[Activity]:
Among the lines of the listing below, retype exactly those from the one containing "香字的公司名字(好听的带香字的店名)" through the one containing "Explore Bankruptcy Protections", both included. Do not include pictures.

[Given data]:
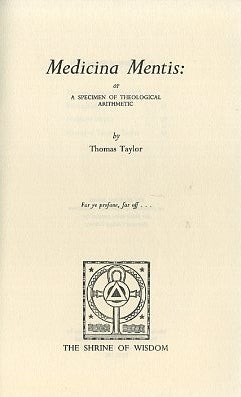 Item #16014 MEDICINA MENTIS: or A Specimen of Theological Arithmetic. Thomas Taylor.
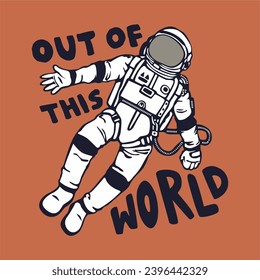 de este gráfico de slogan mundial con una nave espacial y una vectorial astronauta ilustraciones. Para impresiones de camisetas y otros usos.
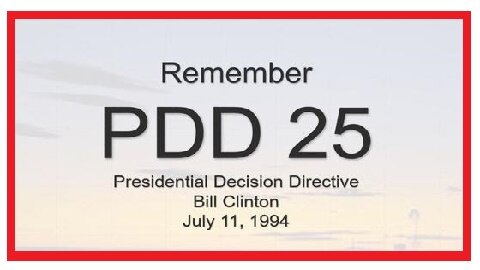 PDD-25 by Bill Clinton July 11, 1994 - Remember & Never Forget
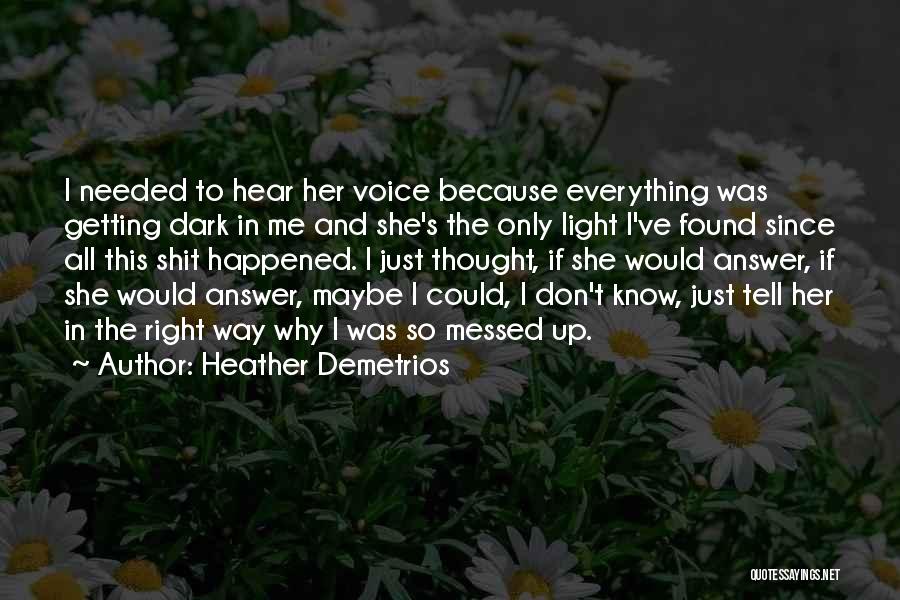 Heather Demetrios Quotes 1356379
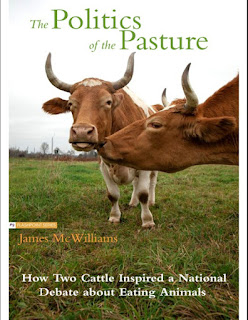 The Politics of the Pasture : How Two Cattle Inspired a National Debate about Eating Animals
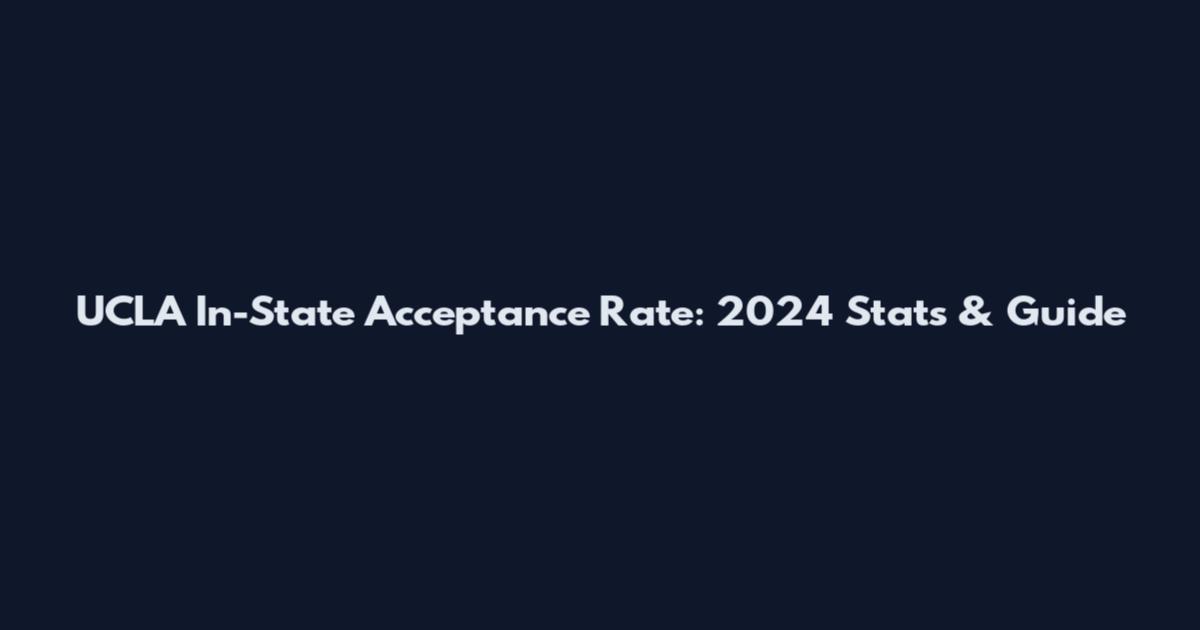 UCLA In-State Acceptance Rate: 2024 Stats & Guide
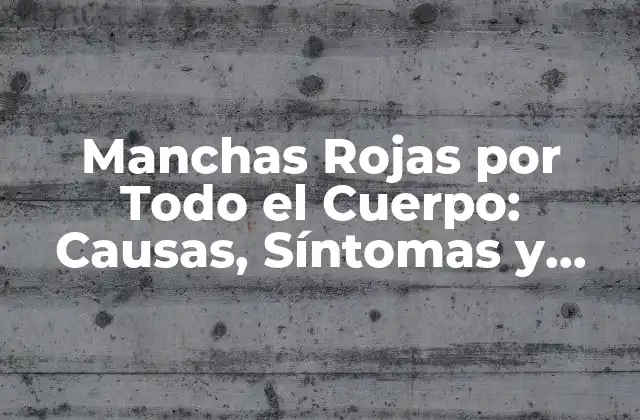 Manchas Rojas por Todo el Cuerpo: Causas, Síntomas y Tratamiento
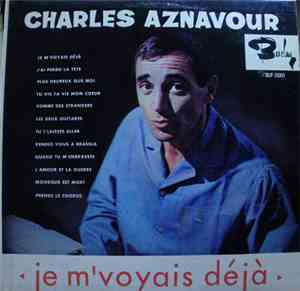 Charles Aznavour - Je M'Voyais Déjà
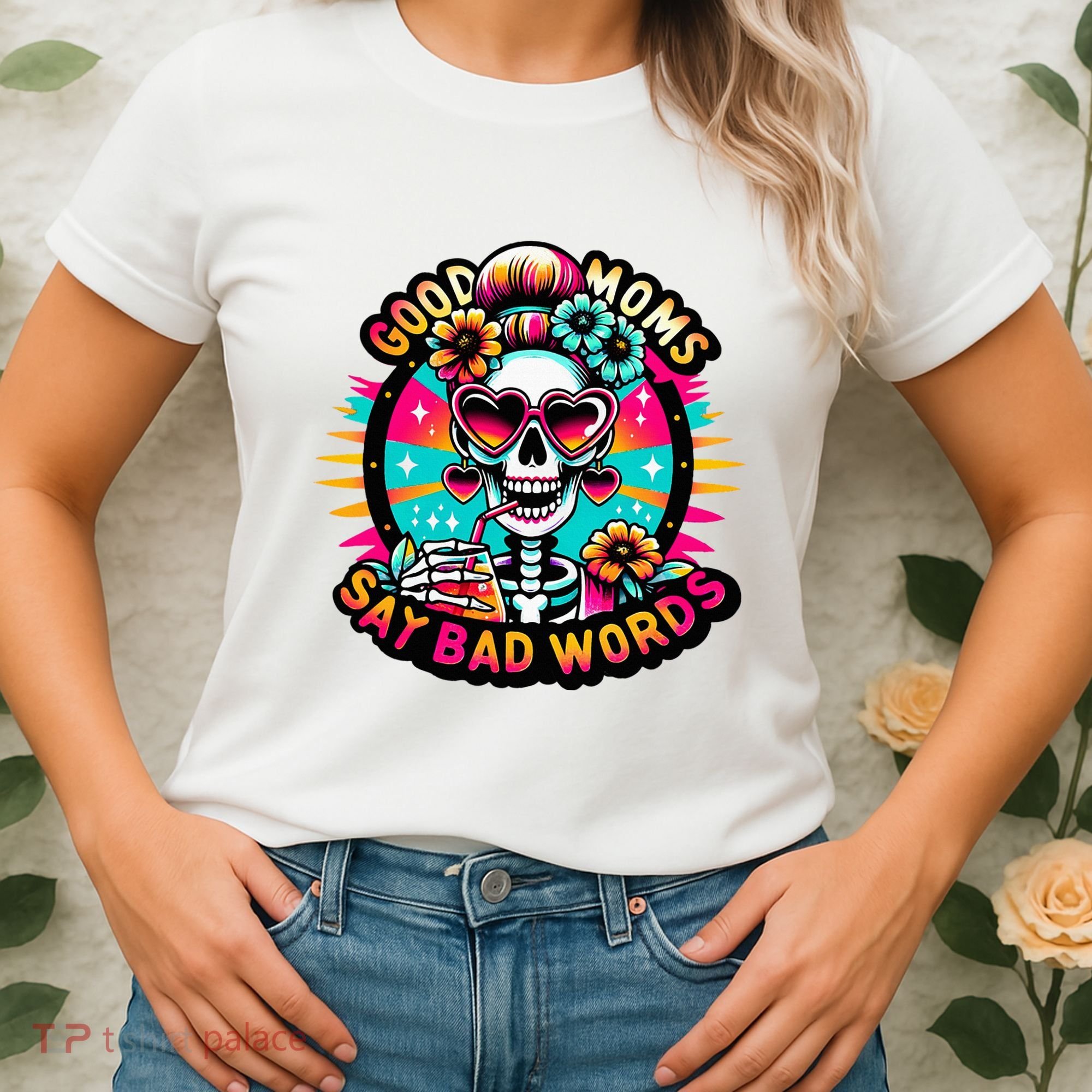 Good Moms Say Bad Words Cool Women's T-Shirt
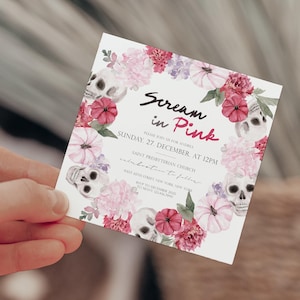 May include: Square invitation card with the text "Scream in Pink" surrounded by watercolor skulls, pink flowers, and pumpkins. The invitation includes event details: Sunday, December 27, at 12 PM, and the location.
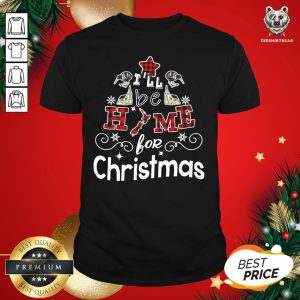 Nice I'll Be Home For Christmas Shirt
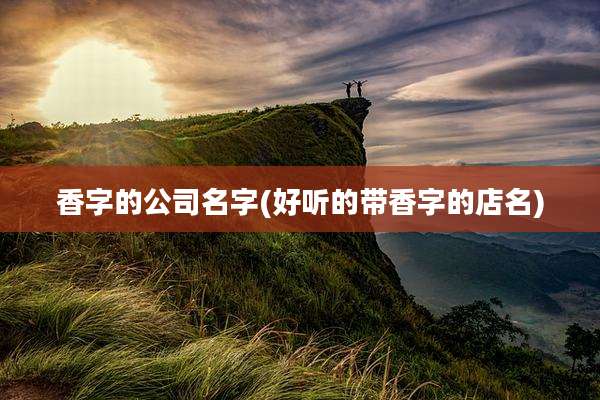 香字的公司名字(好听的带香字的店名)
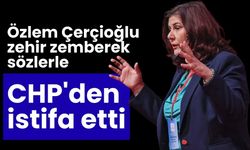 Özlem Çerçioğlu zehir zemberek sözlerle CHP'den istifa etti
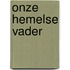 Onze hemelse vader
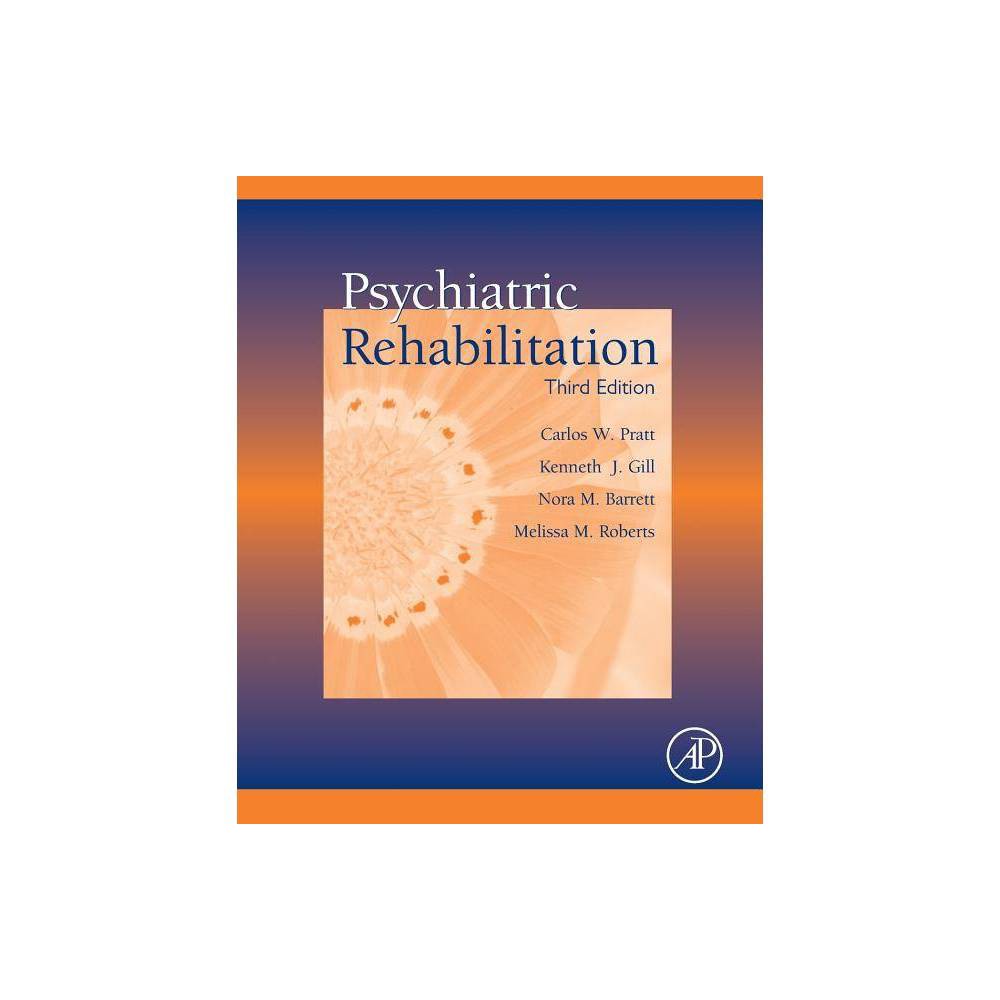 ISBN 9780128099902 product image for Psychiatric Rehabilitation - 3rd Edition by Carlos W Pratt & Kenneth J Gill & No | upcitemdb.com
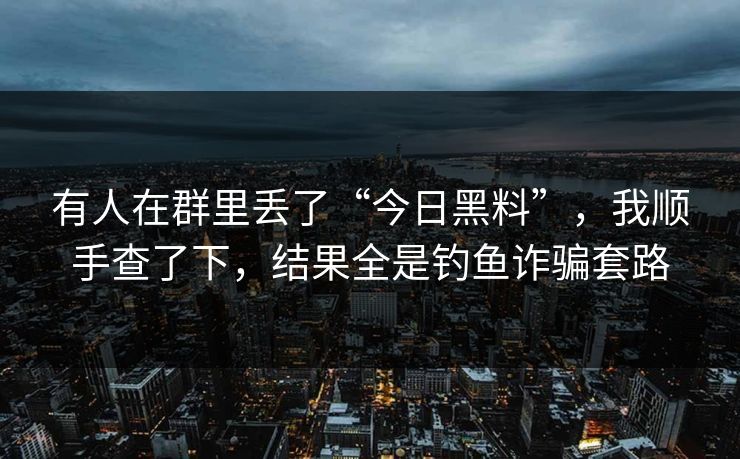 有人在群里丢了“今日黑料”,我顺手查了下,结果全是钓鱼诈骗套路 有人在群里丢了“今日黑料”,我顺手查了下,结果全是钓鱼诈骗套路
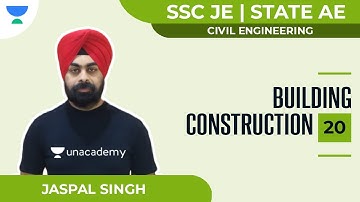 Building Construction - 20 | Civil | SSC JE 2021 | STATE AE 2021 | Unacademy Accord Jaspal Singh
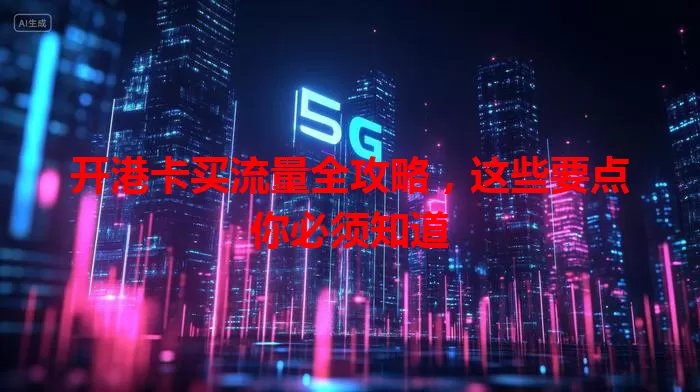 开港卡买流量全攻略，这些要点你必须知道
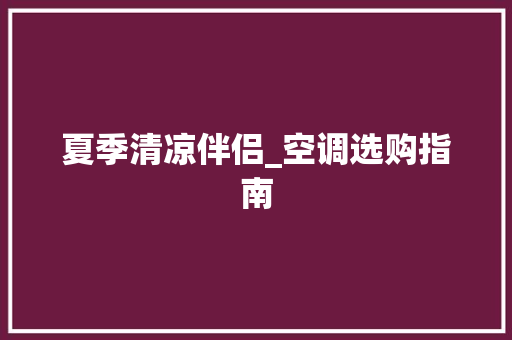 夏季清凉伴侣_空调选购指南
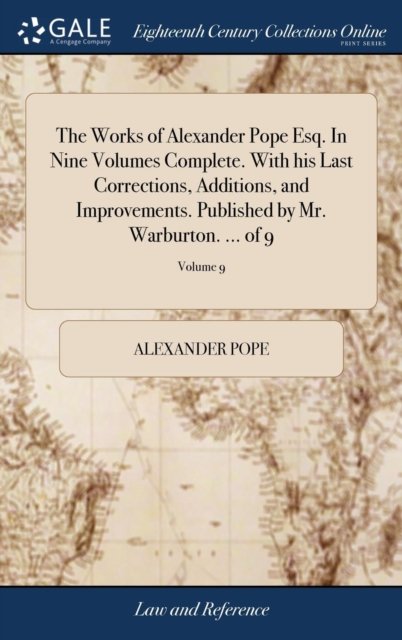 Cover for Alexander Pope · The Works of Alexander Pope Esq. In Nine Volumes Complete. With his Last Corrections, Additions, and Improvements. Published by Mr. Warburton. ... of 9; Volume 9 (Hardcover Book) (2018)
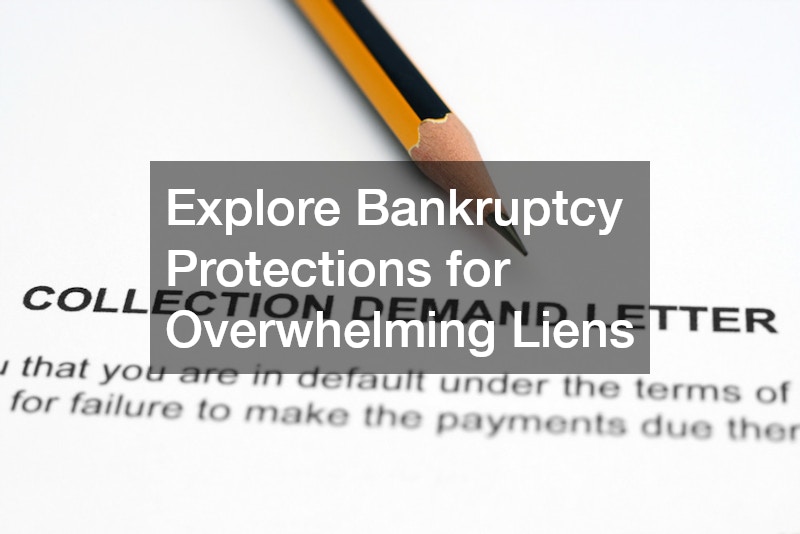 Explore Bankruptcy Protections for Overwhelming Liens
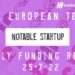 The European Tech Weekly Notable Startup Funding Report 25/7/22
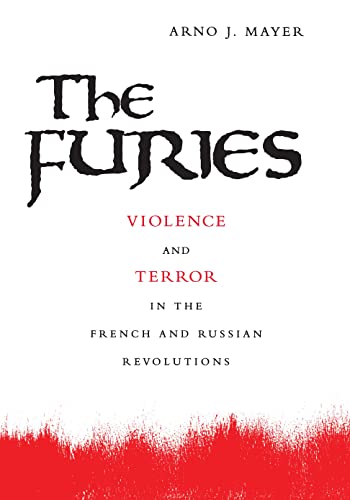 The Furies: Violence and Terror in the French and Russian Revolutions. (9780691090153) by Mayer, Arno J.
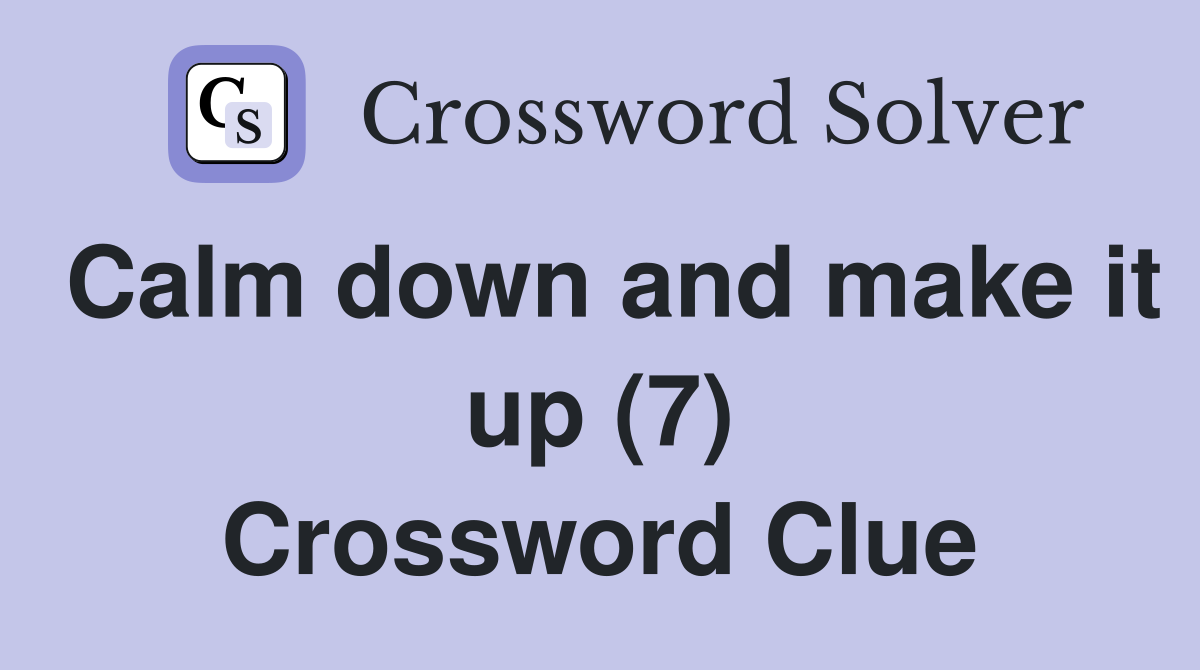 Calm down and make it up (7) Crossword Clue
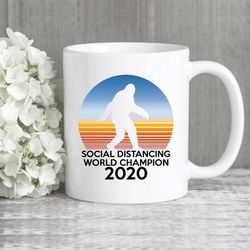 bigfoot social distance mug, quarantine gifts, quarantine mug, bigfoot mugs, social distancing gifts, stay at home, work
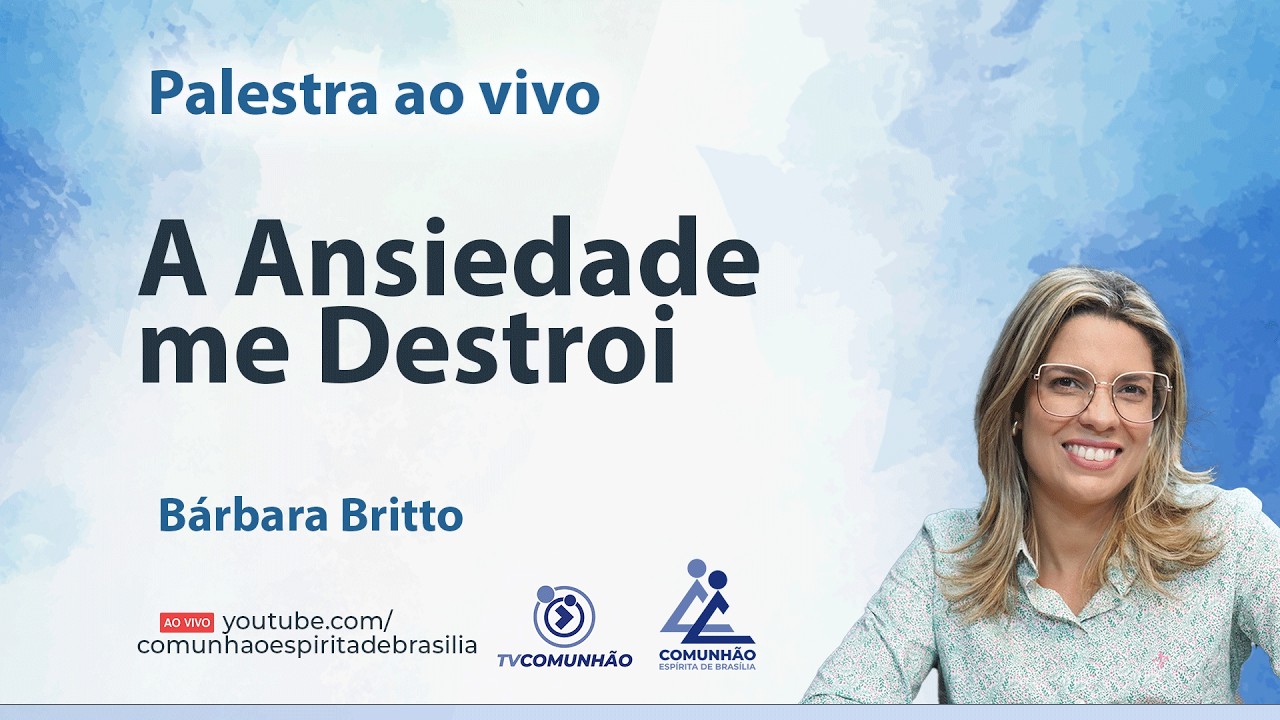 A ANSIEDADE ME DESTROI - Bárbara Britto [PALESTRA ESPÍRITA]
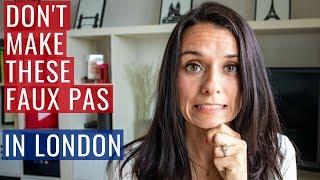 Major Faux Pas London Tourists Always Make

[Exercise solution]:
 香字的公司名字(好听的带香字的店名)
 Özlem Çerçioğlu zehir zemberek sözlerle CHP'den istifa etti
 Onze hemelse vader
 ISBN 9780128099902 product image for Psychiatric Rehabilitation - 3rd Edition by Carlos W Pratt & Kenneth J Gill & No | upcitemdb.com
 有人在群里丢了“今日黑料”,我顺手查了下,结果全是钓鱼诈骗套路 有人在群里丢了“今日黑料”,我顺手查了下,结果全是钓鱼诈骗套路
 Building Construction - 20 | Civil | SSC JE 2021 | STATE AE 2021 | Unacademy Accord Jaspal Singh
 开港卡买流量全攻略，这些要点你必须知道
 夏季清凉伴侣_空调选购指南
 Cover for Alexander Pope · The Works of Alexander Pope Esq. In Nine Volumes Complete. With his Last Corrections, Additions, and Improvements. Published by Mr. Warburton. ... of 9; Volume 9 (Hardcover Book) (2018)
 Explore Bankruptcy Protections for Overwhelming Liens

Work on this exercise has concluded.